Yvan Colonna, même libéré de manière cynique de son état carcéral, reste toujours prisonnier et otage de sa mort, dûe aux  manquements de l’état mais aussi comme il l’aura longtemps été de sa propre cause. La Corse elle restant prisonnière de sa propre image dans ce jeu de dupes dont nul ne sort gagnant. 

Laurent Billard 

*JF Bernardini : https://blogs.mediapart.fr/jean-francois-bernardini-i-muvrini/blog/150322/il-n-y-que-la-violence-qui-paie

**Michel Rocard:  « Il serait dommage et dangereux qu’une frilosité républicaine bornée l’empêche d’établir entre la France et la Corse de nouvelles relations fondées sur la confiance réciproque. La République en sortirait à coup sûr renforcée, alors que la persistance de la crise l’affaiblit gravement. »  toujours 

3 réponses à « Yvan, la double peine »

  1. Tout cela est très compliqué et à la fois très simple, l’histoire doit servir normalement à ne pas commettre les mêmes erreurs, elle ne doit pas être oubliée; mais on ne doit pas s’en servir pour excuser et se porter en victime inlassablement. La force réside dans le fait de laisser le passé derrière et d’avancer, faire preuve de résilience.

  2. Merci pour ce texte.
    Une fois de plus, lorsque la pensée complexe rencontre l’indignation, on sort des pièges de l’explication simpliste et de la violence, celle qui borne aux échanges manichéens, à l’exclusion et à la recherche de coupables fragiles ou chimériques.

□ □ □ □ □

> **CONSIGNE**:
Modifiez le passage du texte sur Yvan Colonna allant de « 1. Tout cela » à « pour ce texte. » : réécrivez-le en mettant « courage » à la place de « résilience ». Vous n’aurez pas besoin des données qui suivent.

> **DONNÉES FOURNIES**:
□ □ □ □ □

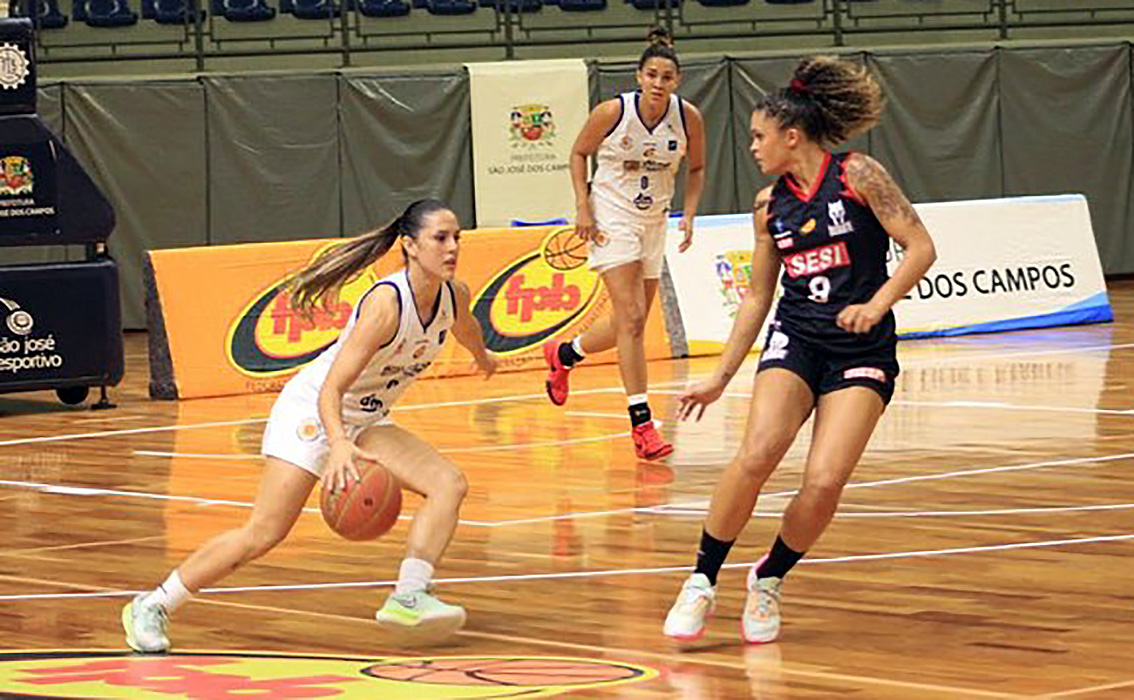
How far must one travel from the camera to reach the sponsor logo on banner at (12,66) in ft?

□ □ □ □ □

> **RÉPONSE COMPLÈTE**:
1. Tout cela est très compliqué et à la fois très simple, l’histoire doit servir normalement à ne pas commettre les mêmes erreurs, elle ne doit pas être oubliée; mais on ne doit pas s’en servir pour excuser et se porter en victime inlassablement. La force réside dans le fait de laisser le passé derrière et d’avancer, faire preuve de courage.

  2. Merci pour ce texte.